Con la professoressa Giusy Clarke Vanadia moderatrice, il convegno è stato aperto dal Direttore del dipartimento, professore Giuseppe Vecchio, che, nel salutare relatori e convegnisti, ha sviluppato una profonda riflessione, tra storia e filosofia del diritto, ripercorrendo le tappe del concetto di demanialità, beni pubblici e beni comuni, con esempi legati alla realtà territoriale etnea.
Il primo dei relatori è stato il professore Alberto Lucarelli, che ha illustrato contenuti e finalità della proposta d’iniziativa popolare rivolta ad istituire la nuova categoria giuridica dei beni comuni riformando il Codice Civile nella parte che regola i beni e la proprietà per adeguarli ai principi costituzionali.
Il secondo relatore, il professore Giampaolo Schillaci, ha declinato l’iniziativa per l’istituzione della categoria giuridica dei beni comuni in termini di cittadinanza attiva sul territorio, facendo il punto sull’approvazione dei regolamenti e l’ adeguamento degli statuti nei Comuni siciliani per dar vita a patti tra cittadini e cittadine, singoli o associati per la cura e la valorizzazione dei beni urbani utili a tutta la comunità.
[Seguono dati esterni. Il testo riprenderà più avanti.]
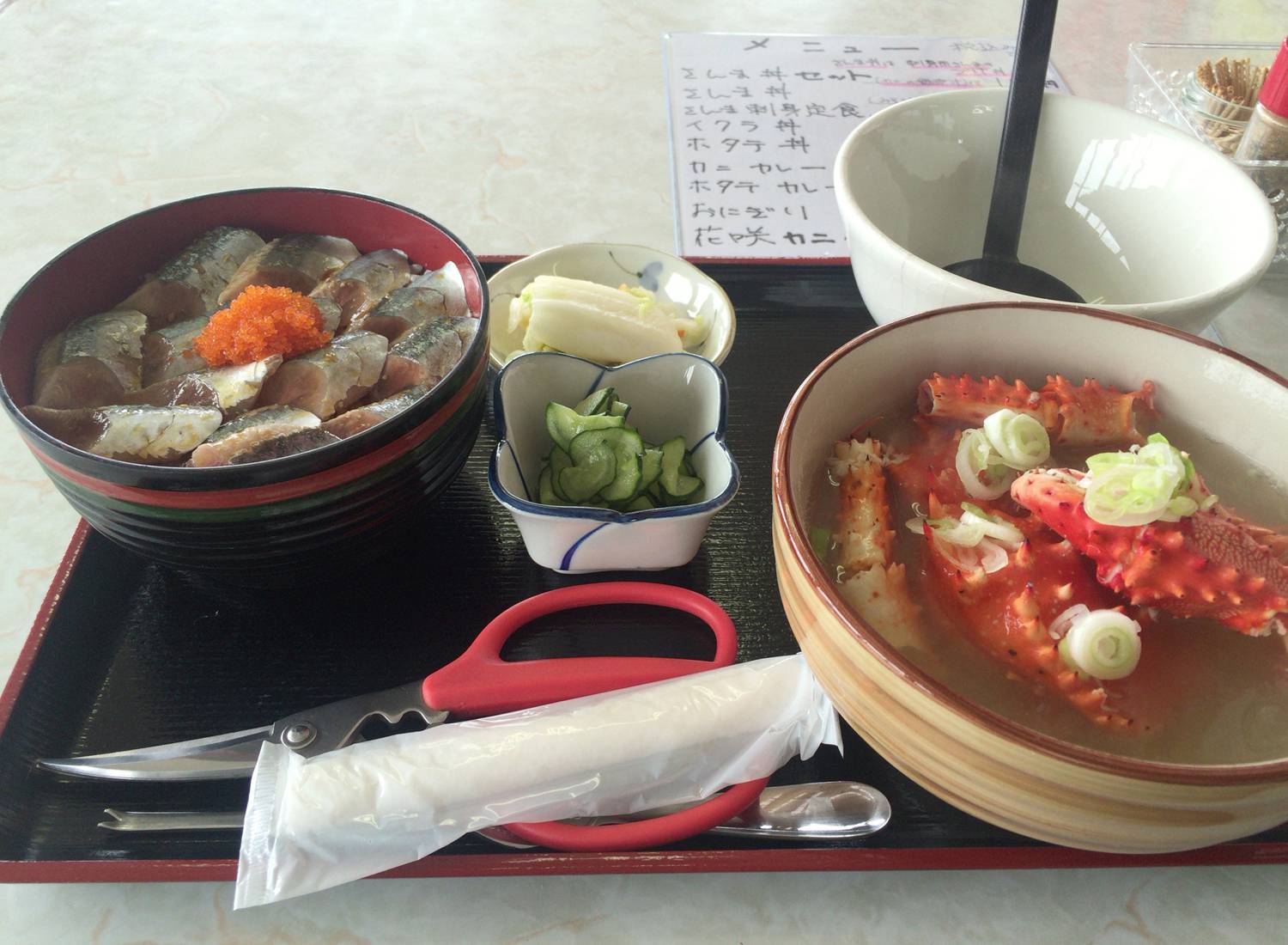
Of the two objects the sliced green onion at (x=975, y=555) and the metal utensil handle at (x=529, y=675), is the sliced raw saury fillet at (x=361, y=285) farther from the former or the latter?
the sliced green onion at (x=975, y=555)

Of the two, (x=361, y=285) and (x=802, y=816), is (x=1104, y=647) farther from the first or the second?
(x=361, y=285)

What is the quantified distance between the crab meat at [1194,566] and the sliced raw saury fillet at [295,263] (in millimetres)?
707

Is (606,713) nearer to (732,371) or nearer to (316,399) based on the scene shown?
(316,399)

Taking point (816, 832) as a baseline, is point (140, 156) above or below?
above

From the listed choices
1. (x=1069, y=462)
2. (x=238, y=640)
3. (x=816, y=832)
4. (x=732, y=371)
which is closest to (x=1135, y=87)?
(x=732, y=371)

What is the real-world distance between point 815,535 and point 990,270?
0.48 metres

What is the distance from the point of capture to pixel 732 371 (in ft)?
3.46

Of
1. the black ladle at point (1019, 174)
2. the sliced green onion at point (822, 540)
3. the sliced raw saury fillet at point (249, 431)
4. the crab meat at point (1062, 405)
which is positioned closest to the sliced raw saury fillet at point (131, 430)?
the sliced raw saury fillet at point (249, 431)

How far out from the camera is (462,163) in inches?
60.8

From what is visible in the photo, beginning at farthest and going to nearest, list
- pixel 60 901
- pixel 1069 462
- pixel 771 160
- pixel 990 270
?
1. pixel 771 160
2. pixel 990 270
3. pixel 1069 462
4. pixel 60 901

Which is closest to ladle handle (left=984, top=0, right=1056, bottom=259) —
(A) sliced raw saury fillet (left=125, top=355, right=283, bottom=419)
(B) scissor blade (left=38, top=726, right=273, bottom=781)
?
(A) sliced raw saury fillet (left=125, top=355, right=283, bottom=419)

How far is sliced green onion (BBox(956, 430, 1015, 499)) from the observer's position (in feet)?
2.34

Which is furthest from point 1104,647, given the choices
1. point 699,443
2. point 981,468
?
point 699,443

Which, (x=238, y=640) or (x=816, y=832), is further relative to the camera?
(x=238, y=640)
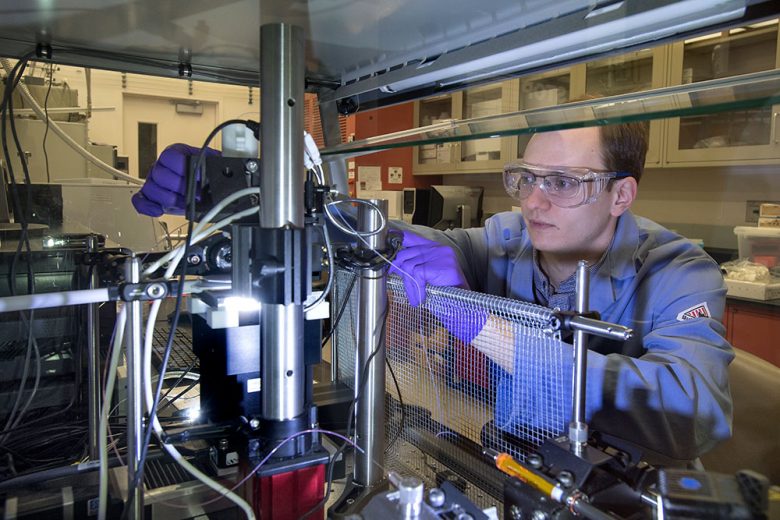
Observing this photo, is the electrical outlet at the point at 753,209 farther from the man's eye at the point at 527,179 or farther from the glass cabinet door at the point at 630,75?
the man's eye at the point at 527,179

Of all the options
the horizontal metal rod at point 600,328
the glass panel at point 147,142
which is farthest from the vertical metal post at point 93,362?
the glass panel at point 147,142

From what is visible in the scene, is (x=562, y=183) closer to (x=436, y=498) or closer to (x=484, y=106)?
(x=436, y=498)

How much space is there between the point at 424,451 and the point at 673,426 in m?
0.42

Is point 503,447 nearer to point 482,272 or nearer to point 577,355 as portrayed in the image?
point 577,355

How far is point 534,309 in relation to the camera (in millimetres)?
557

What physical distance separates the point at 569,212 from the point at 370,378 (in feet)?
2.62

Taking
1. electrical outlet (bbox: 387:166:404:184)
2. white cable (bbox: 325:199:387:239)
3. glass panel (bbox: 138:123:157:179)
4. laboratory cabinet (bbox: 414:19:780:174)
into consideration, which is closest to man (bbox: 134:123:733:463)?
white cable (bbox: 325:199:387:239)

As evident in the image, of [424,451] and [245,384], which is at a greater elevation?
[245,384]

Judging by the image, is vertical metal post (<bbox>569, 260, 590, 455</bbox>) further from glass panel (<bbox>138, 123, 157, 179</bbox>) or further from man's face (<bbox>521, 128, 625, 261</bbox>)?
glass panel (<bbox>138, 123, 157, 179</bbox>)

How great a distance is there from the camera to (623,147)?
50.4 inches

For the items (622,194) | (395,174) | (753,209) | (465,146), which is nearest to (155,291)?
(622,194)

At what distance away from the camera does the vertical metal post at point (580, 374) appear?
0.44 meters

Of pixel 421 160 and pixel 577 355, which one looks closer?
pixel 577 355

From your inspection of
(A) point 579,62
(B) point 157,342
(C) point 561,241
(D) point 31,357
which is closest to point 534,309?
(A) point 579,62
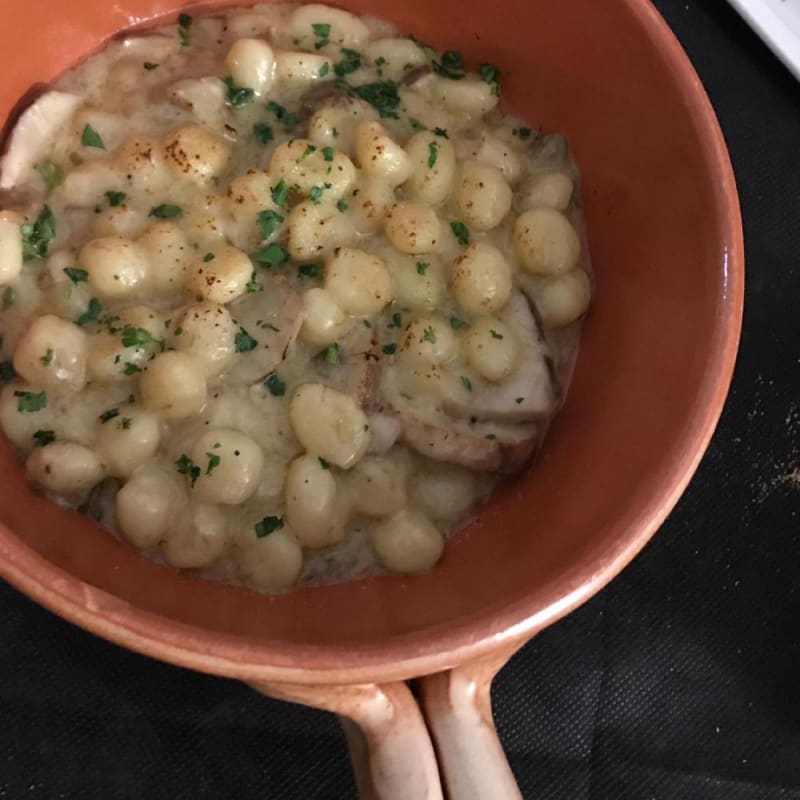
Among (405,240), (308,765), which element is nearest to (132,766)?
(308,765)

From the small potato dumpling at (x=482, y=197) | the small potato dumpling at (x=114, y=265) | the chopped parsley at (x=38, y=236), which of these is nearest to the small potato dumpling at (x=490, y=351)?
the small potato dumpling at (x=482, y=197)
Il Professore Antonio Las Casas, invece, si è soffermato sull’incidenza che la nuova categoria dei beni comuni avrebbe sulla configurazione della proprietà privata intesa nella cultura giuridica liberale come diritto del proprietario di usufruire del bene in modo esclusivo ed escludente. Anche questo è funzionale ad un’utilità collettiva. Il nuovo istituto dei beni comuni attuerebbe in maniera inclusiva la proprietà.
Ai tre relatori hanno fatto seguito alcuni interventi programmati, come quello di Orazio Vasta, della Federazione del Sociale USB Catania, che ha affrontato il delicato e spinoso tema dei beni confiscati alla mafia: “Fra i beni comuni non possiamo non inserire quelli confiscati alla mafia, che vengono gestiti per conto dello Stato, attraverso dei CDA, come se fossero delle proprietà private. DA COSA NOSTRA A COSA LORO! A tutto questo, bisogna aggiungere che il decreto sicurezza del ministro Salvini liberalizza la vendita di questi beni. Quindi, è necessario accendere i riflettori su tutti i beni confiscati alla mafia. È assurdo che beni confiscati alla mafia possano ritornare di nuovo nelle mani dei mafiosi o dei loro prestanomi”.
Il convegno si è concluso con gli interventi da parte del pubblico.